=== What you are asked to do ===
In the records below, rename every "camera" as "lens" and keep everything else the same. Leave the pictures out of your answer.

=== A run of records ===
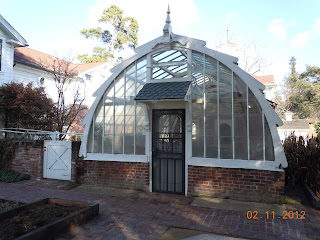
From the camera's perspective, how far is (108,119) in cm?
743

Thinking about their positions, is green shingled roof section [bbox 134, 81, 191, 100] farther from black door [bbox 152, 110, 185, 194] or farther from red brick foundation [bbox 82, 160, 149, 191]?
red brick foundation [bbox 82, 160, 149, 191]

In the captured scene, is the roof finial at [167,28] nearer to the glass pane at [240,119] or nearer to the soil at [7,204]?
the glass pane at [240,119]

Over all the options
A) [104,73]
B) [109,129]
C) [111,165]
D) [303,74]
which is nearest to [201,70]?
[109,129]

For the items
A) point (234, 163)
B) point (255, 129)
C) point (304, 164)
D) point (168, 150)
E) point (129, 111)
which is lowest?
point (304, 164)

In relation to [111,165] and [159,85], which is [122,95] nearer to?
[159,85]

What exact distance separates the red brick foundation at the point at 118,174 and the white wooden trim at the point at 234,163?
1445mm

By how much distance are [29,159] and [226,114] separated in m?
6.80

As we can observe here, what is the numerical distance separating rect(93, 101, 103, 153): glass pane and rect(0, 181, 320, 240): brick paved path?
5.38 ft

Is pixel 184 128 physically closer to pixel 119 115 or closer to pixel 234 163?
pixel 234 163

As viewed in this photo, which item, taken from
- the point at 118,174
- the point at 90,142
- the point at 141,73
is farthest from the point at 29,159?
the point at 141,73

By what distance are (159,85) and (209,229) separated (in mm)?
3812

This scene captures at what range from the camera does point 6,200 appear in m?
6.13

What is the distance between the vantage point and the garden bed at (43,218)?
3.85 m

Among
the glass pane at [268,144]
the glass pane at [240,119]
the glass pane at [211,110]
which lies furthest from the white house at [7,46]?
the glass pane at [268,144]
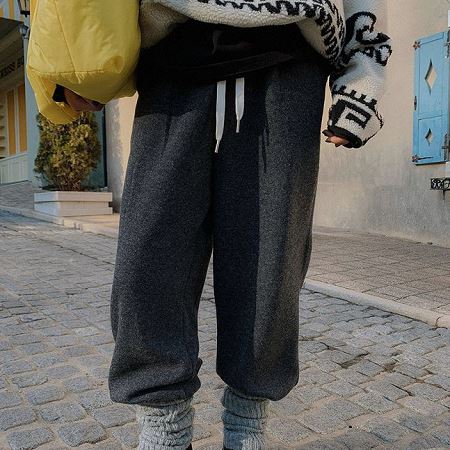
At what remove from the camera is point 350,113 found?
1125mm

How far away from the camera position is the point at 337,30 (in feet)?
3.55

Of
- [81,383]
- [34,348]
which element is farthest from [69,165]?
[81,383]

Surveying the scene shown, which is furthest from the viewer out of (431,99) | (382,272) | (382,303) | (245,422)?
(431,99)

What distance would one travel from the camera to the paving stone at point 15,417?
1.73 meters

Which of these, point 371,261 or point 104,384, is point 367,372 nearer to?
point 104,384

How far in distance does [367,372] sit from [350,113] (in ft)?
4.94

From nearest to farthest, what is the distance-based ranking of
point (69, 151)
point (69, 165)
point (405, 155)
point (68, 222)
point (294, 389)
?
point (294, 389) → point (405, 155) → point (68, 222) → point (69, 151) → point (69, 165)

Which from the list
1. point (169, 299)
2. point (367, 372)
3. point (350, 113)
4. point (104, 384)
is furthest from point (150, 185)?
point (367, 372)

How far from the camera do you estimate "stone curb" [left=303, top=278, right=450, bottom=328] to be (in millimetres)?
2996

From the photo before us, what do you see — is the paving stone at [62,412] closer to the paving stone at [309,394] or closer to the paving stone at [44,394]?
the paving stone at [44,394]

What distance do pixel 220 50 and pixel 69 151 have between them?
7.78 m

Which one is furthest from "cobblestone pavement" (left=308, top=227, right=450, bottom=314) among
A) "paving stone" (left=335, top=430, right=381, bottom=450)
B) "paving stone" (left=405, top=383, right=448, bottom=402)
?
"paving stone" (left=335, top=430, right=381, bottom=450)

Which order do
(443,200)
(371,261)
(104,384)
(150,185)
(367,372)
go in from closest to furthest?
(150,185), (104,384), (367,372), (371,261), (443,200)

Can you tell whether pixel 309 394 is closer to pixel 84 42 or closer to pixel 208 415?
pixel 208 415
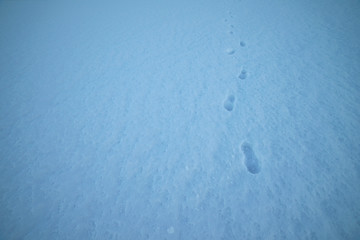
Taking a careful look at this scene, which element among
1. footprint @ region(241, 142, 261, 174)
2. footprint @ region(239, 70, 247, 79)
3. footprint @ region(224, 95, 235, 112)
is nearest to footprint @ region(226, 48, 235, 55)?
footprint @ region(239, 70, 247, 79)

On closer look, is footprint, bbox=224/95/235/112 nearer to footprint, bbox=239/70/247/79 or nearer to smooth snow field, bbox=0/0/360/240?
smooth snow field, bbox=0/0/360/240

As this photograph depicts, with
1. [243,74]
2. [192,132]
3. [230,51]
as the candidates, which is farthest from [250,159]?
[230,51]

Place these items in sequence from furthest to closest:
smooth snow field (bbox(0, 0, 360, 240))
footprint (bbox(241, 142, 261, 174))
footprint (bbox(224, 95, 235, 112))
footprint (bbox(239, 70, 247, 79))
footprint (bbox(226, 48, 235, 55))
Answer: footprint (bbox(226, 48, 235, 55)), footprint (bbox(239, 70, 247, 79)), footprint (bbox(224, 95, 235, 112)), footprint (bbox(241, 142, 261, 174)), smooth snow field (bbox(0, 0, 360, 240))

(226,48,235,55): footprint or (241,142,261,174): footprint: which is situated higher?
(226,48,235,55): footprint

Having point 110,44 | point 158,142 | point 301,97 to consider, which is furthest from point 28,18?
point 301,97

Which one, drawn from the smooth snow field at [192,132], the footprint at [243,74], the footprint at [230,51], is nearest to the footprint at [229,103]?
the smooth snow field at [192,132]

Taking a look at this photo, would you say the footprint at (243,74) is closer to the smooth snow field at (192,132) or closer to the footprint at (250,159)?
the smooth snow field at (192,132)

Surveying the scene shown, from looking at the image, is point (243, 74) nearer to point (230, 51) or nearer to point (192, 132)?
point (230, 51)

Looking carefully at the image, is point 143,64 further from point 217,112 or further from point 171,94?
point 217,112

=== Exercise solution ===
From the lens's perspective, how far is (108,119) in cm?
743

Thinking about their positions, is green shingled roof section [bbox 134, 81, 191, 100] farther from black door [bbox 152, 110, 185, 194] or farther from red brick foundation [bbox 82, 160, 149, 191]?
red brick foundation [bbox 82, 160, 149, 191]

In the captured scene, is the roof finial at [167,28] nearer to the glass pane at [240,119] or nearer to the soil at [7,204]?
the glass pane at [240,119]

Over all the options
A) [104,73]
B) [109,129]
C) [111,165]
D) [303,74]
which is nearest to [201,70]?
[109,129]

For the items
A) point (234, 163)
B) point (255, 129)
C) point (304, 164)
D) point (168, 150)
E) point (129, 111)
which is lowest?
point (304, 164)

In relation to [111,165] and [159,85], which is [122,95] nearer to?
[159,85]

What exact distance separates the red brick foundation at the point at 118,174 and the white wooden trim at the point at 234,163?
1445mm

By how much distance are [29,159] and [226,114] separated in m?
6.80

As we can observe here, what is the numerical distance separating rect(93, 101, 103, 153): glass pane and rect(0, 181, 320, 240): brick paved path?
5.38 ft

Is pixel 184 128 physically closer to pixel 119 115 or closer to pixel 234 163?
pixel 234 163

As viewed in this photo, which item, taken from
- the point at 118,174
- the point at 90,142
- the point at 141,73
is farthest from the point at 29,159?
the point at 141,73

By what distance are (159,85) and (209,229) separated (in mm)?
3812

This scene captures at what range from the lens does point 6,200 appear in m?
6.13

What is the distance between the vantage point and the garden bed at (43,218)?
3.85 m

Among
the glass pane at [268,144]
the glass pane at [240,119]
the glass pane at [211,110]
which lies furthest from the white house at [7,46]?
the glass pane at [268,144]
At what remove from the lens is point 350,113 found?
1125mm

How far away from the lens position is the point at 337,30 (in feet)?
3.55

Of
- [81,383]
- [34,348]
which element is farthest from [69,165]?
[81,383]

Surveying the scene shown, which is furthest from the viewer out of (431,99) | (382,272) | (382,303) | (245,422)?
(431,99)

What distance would one travel from the lens to the paving stone at point 15,417?
1.73 meters

Which of these, point 371,261 or point 104,384, is point 367,372 nearer to?
point 104,384

How far in distance does [367,372] sit from [350,113] (in ft)?
4.94

From nearest to farthest, what is the distance-based ranking of
point (69, 151)
point (69, 165)
point (405, 155)
point (68, 222)
point (294, 389)
?
point (294, 389) → point (405, 155) → point (68, 222) → point (69, 151) → point (69, 165)

Which from the list
1. point (169, 299)
2. point (367, 372)
3. point (350, 113)
4. point (104, 384)
is furthest from point (150, 185)?
point (367, 372)

How far from the lens do you estimate "stone curb" [left=303, top=278, right=450, bottom=328] to be (in millimetres)?
2996

From the photo before us, what do you see — is the paving stone at [62,412] closer to the paving stone at [309,394] or closer to the paving stone at [44,394]?
the paving stone at [44,394]

What distance do pixel 220 50 and pixel 69 151 have between them?
7.78 m

Which one is furthest from "cobblestone pavement" (left=308, top=227, right=450, bottom=314) among
A) "paving stone" (left=335, top=430, right=381, bottom=450)
B) "paving stone" (left=405, top=383, right=448, bottom=402)
?
"paving stone" (left=335, top=430, right=381, bottom=450)

Which order do
(443,200)
(371,261)
(104,384)
(150,185)
(367,372)
go in from closest to furthest?
(150,185), (104,384), (367,372), (371,261), (443,200)

Can you tell whether pixel 309 394 is closer to pixel 84 42 or closer to pixel 208 415?
pixel 208 415
Taking a careful look at this scene, which element among
1. footprint @ region(241, 142, 261, 174)
2. footprint @ region(239, 70, 247, 79)
3. footprint @ region(224, 95, 235, 112)
is nearest to footprint @ region(226, 48, 235, 55)?
footprint @ region(239, 70, 247, 79)

On closer look, is footprint, bbox=224/95/235/112 nearer to footprint, bbox=239/70/247/79 or nearer to smooth snow field, bbox=0/0/360/240?
smooth snow field, bbox=0/0/360/240

As this photograph depicts, with
1. [243,74]
2. [192,132]
3. [230,51]
as the candidates, which is farthest from [250,159]?
[230,51]

Place these items in sequence from furthest to closest:
smooth snow field (bbox(0, 0, 360, 240))
footprint (bbox(241, 142, 261, 174))
footprint (bbox(224, 95, 235, 112))
footprint (bbox(239, 70, 247, 79))
footprint (bbox(226, 48, 235, 55))
Answer: footprint (bbox(226, 48, 235, 55)), footprint (bbox(239, 70, 247, 79)), footprint (bbox(224, 95, 235, 112)), footprint (bbox(241, 142, 261, 174)), smooth snow field (bbox(0, 0, 360, 240))

(226,48,235,55): footprint or (241,142,261,174): footprint: which is situated higher?
(226,48,235,55): footprint

Having point 110,44 | point 158,142 | point 301,97 to consider, which is furthest from point 28,18?
point 301,97

Which one, drawn from the smooth snow field at [192,132], the footprint at [243,74], the footprint at [230,51], is nearest to the footprint at [229,103]?
the smooth snow field at [192,132]

Taking a look at this photo, would you say the footprint at (243,74) is closer to the smooth snow field at (192,132) or closer to the footprint at (250,159)?
the smooth snow field at (192,132)

Surveying the scene shown, from looking at the image, is point (243, 74) nearer to point (230, 51) or nearer to point (192, 132)?
point (230, 51)

Looking carefully at the image, is point 143,64 further from point 217,112 or further from point 171,94?
point 217,112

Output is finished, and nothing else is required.